Excerpts from a spatial dataset:
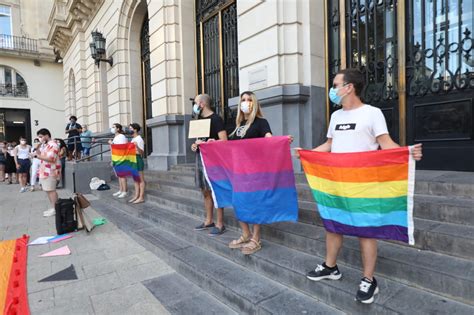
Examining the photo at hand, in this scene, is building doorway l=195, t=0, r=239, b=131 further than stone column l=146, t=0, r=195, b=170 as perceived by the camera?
No

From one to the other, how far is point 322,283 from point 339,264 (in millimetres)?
404

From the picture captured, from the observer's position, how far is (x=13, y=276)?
394 cm

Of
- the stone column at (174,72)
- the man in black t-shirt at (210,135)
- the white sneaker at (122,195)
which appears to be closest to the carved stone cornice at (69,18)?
the stone column at (174,72)

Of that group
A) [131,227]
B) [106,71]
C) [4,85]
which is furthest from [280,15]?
[4,85]

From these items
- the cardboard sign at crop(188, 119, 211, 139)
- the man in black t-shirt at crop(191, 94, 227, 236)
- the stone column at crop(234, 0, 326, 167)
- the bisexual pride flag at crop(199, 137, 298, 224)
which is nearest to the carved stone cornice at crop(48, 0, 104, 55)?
the stone column at crop(234, 0, 326, 167)

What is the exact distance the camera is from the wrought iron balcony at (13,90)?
2377 centimetres

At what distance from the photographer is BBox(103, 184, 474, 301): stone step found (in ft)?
7.82

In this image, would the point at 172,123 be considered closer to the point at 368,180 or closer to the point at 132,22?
the point at 132,22

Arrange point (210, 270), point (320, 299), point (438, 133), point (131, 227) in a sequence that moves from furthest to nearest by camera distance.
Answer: point (131, 227) → point (438, 133) → point (210, 270) → point (320, 299)

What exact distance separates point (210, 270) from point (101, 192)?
6.61 metres

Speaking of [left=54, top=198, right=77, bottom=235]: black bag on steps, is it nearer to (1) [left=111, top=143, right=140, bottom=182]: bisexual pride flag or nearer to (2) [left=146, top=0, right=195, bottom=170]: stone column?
(1) [left=111, top=143, right=140, bottom=182]: bisexual pride flag

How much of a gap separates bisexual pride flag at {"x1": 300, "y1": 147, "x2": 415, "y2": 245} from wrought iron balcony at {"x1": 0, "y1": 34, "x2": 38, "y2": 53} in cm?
2876

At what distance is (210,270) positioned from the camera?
140 inches

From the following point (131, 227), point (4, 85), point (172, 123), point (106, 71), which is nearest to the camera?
point (131, 227)
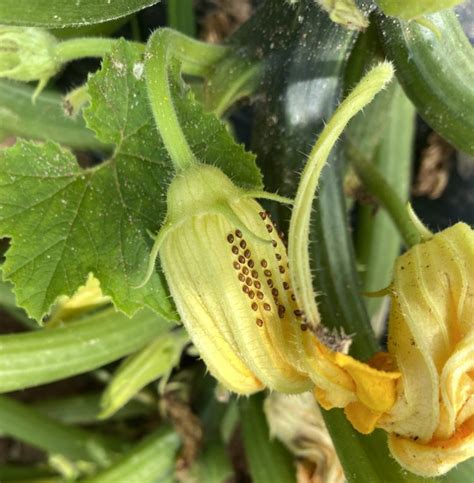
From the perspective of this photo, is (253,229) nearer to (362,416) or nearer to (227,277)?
(227,277)

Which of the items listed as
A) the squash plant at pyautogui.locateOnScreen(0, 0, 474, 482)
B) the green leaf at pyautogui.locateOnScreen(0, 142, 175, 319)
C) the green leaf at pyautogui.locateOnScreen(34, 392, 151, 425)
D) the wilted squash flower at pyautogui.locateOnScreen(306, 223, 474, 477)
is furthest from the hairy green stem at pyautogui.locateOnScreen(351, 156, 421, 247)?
the green leaf at pyautogui.locateOnScreen(34, 392, 151, 425)

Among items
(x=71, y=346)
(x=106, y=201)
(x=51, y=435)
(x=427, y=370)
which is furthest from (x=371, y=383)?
(x=51, y=435)

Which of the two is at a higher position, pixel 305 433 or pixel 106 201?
pixel 106 201

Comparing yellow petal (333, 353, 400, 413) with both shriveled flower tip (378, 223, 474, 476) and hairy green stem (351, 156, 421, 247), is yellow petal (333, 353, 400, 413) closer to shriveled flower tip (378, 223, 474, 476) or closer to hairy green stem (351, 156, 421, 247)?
shriveled flower tip (378, 223, 474, 476)

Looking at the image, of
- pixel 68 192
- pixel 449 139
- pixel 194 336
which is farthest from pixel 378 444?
pixel 68 192

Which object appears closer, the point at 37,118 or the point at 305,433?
the point at 305,433

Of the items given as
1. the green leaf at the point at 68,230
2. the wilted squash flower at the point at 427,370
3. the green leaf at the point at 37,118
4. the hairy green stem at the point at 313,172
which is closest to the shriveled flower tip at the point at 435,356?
the wilted squash flower at the point at 427,370
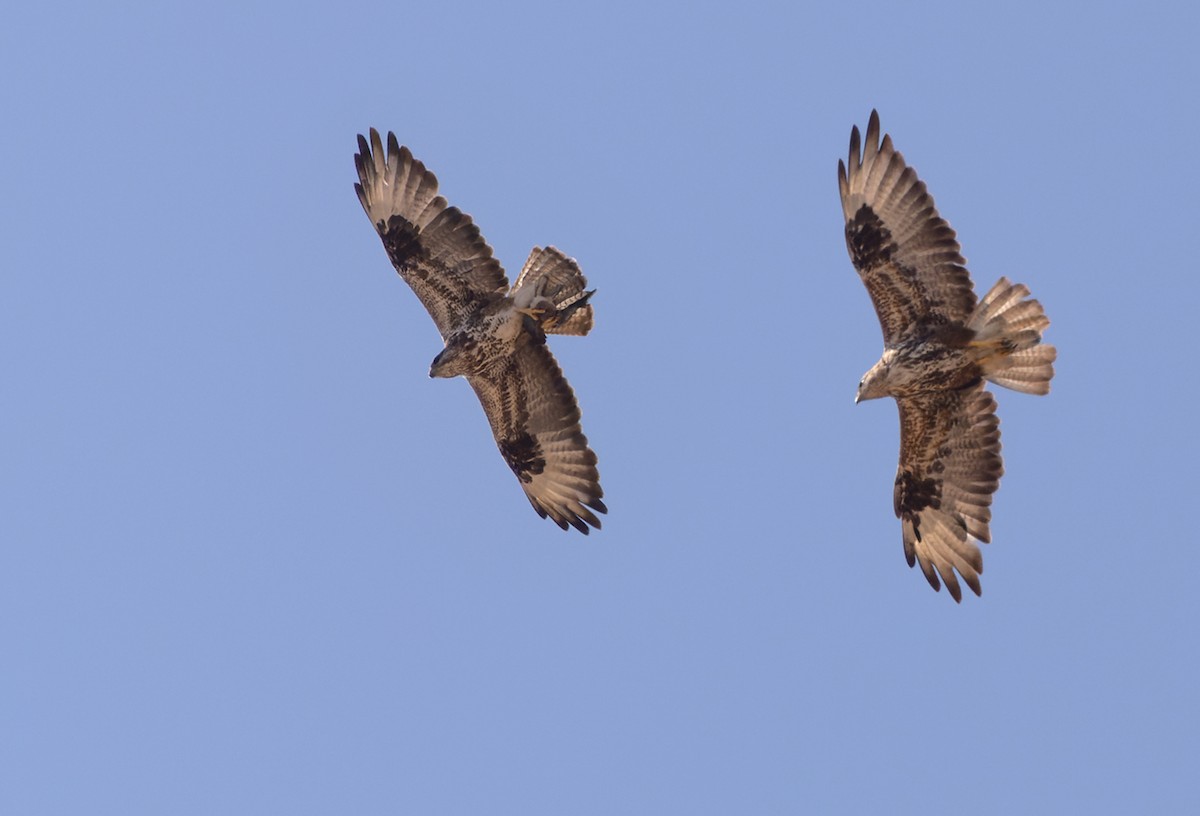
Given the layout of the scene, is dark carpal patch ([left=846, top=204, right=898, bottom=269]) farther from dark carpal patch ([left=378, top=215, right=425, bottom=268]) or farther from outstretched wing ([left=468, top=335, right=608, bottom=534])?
dark carpal patch ([left=378, top=215, right=425, bottom=268])

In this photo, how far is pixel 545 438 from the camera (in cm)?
1611

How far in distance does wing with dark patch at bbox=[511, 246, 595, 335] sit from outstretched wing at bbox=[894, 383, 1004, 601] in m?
2.63

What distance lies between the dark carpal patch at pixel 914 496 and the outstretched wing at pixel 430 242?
3367 mm

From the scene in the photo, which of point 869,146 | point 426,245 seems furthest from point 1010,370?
point 426,245

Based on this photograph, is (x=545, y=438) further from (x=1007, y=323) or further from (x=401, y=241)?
(x=1007, y=323)

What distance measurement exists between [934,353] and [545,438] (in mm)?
3284

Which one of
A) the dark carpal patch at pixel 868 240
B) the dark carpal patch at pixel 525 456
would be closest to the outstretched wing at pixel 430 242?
the dark carpal patch at pixel 525 456

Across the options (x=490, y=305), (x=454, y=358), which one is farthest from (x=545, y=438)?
(x=490, y=305)

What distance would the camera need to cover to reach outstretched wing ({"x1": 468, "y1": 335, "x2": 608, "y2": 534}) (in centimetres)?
1593

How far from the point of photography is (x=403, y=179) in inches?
619

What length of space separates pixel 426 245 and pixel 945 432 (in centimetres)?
417

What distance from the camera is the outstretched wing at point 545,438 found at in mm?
15930

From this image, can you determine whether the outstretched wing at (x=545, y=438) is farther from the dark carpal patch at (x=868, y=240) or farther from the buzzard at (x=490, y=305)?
the dark carpal patch at (x=868, y=240)

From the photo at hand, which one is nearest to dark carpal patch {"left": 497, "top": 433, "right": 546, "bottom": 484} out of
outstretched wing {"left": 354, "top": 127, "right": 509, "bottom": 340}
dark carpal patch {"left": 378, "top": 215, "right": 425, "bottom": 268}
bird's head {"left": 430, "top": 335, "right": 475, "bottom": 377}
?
bird's head {"left": 430, "top": 335, "right": 475, "bottom": 377}
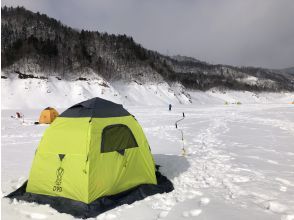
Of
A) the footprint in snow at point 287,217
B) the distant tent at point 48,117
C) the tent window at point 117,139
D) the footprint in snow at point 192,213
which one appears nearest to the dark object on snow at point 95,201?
the tent window at point 117,139

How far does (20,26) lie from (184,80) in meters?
71.3

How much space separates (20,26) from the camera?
73000 mm

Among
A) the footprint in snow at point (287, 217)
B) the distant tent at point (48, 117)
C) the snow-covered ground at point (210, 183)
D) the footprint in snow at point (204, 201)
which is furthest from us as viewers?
the distant tent at point (48, 117)

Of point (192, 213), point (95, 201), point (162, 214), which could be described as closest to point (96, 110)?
point (95, 201)

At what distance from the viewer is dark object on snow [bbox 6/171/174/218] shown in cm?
595

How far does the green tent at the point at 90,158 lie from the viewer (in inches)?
249

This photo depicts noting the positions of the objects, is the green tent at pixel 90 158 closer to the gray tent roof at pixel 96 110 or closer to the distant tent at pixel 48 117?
the gray tent roof at pixel 96 110

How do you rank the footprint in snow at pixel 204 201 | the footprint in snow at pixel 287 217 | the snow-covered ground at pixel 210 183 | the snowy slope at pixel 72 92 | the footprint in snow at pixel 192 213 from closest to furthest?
the footprint in snow at pixel 287 217, the footprint in snow at pixel 192 213, the snow-covered ground at pixel 210 183, the footprint in snow at pixel 204 201, the snowy slope at pixel 72 92

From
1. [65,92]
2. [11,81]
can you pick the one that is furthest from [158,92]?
[11,81]

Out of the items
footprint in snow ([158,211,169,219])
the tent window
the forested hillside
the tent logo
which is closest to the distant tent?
the tent window

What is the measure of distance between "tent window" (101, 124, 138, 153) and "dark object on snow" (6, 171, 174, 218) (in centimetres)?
103

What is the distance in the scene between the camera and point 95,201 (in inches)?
241

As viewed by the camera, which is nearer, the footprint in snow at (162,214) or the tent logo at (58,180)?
the footprint in snow at (162,214)

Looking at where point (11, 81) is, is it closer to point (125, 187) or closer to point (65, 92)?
point (65, 92)
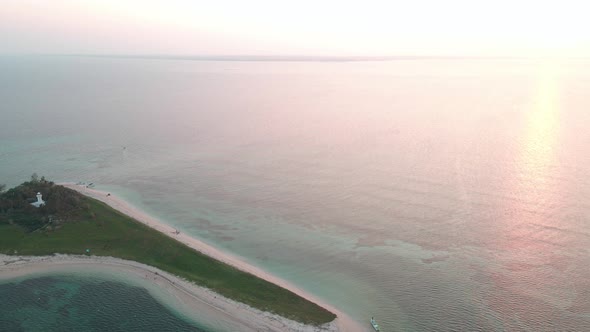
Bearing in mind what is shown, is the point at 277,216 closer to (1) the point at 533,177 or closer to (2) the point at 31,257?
(2) the point at 31,257

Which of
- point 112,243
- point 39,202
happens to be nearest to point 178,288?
point 112,243

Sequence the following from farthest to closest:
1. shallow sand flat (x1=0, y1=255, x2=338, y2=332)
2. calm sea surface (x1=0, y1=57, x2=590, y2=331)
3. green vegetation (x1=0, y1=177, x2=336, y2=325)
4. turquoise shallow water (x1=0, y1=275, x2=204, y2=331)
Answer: calm sea surface (x1=0, y1=57, x2=590, y2=331) < green vegetation (x1=0, y1=177, x2=336, y2=325) < shallow sand flat (x1=0, y1=255, x2=338, y2=332) < turquoise shallow water (x1=0, y1=275, x2=204, y2=331)

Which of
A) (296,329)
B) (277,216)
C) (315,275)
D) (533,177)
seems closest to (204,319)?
(296,329)

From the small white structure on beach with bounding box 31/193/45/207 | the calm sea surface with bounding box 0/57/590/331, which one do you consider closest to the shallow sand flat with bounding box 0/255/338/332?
the calm sea surface with bounding box 0/57/590/331

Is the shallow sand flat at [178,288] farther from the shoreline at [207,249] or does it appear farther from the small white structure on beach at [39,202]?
the small white structure on beach at [39,202]

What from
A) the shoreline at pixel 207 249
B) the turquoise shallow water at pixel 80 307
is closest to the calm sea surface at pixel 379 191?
the shoreline at pixel 207 249

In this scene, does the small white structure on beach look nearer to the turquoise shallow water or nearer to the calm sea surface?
the calm sea surface

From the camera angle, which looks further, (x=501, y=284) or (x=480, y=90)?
(x=480, y=90)
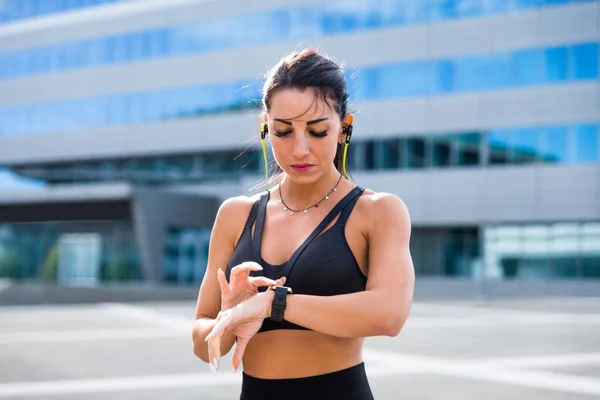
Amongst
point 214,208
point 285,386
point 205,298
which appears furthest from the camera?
point 214,208

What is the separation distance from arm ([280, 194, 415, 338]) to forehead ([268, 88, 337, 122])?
32cm

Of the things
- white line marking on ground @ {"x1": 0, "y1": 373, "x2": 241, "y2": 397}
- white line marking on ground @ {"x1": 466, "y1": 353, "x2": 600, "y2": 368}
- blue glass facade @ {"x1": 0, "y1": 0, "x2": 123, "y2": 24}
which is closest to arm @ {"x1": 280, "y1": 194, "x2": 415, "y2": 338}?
white line marking on ground @ {"x1": 0, "y1": 373, "x2": 241, "y2": 397}

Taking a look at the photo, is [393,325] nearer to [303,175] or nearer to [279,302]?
[279,302]

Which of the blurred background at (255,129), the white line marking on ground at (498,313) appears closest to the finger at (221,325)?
the white line marking on ground at (498,313)

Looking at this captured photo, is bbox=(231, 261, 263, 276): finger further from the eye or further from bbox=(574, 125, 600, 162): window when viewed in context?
bbox=(574, 125, 600, 162): window

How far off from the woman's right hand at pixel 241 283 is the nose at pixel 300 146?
38 centimetres

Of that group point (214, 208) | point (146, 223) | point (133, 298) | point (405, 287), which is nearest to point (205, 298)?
point (405, 287)

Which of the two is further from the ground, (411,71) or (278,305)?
(411,71)

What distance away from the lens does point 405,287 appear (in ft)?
8.44

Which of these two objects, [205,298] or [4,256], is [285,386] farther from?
[4,256]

# Task goal:
Identify every line in the items above that contains the string "roof", treating uppercase and lowercase as different, and copy each of those lines.

# Answer for the task:
This photo depicts noting the positions of the objects, is the green tent at pixel 90 158 closer to the gray tent roof at pixel 96 110 or closer to the distant tent at pixel 48 117?
the gray tent roof at pixel 96 110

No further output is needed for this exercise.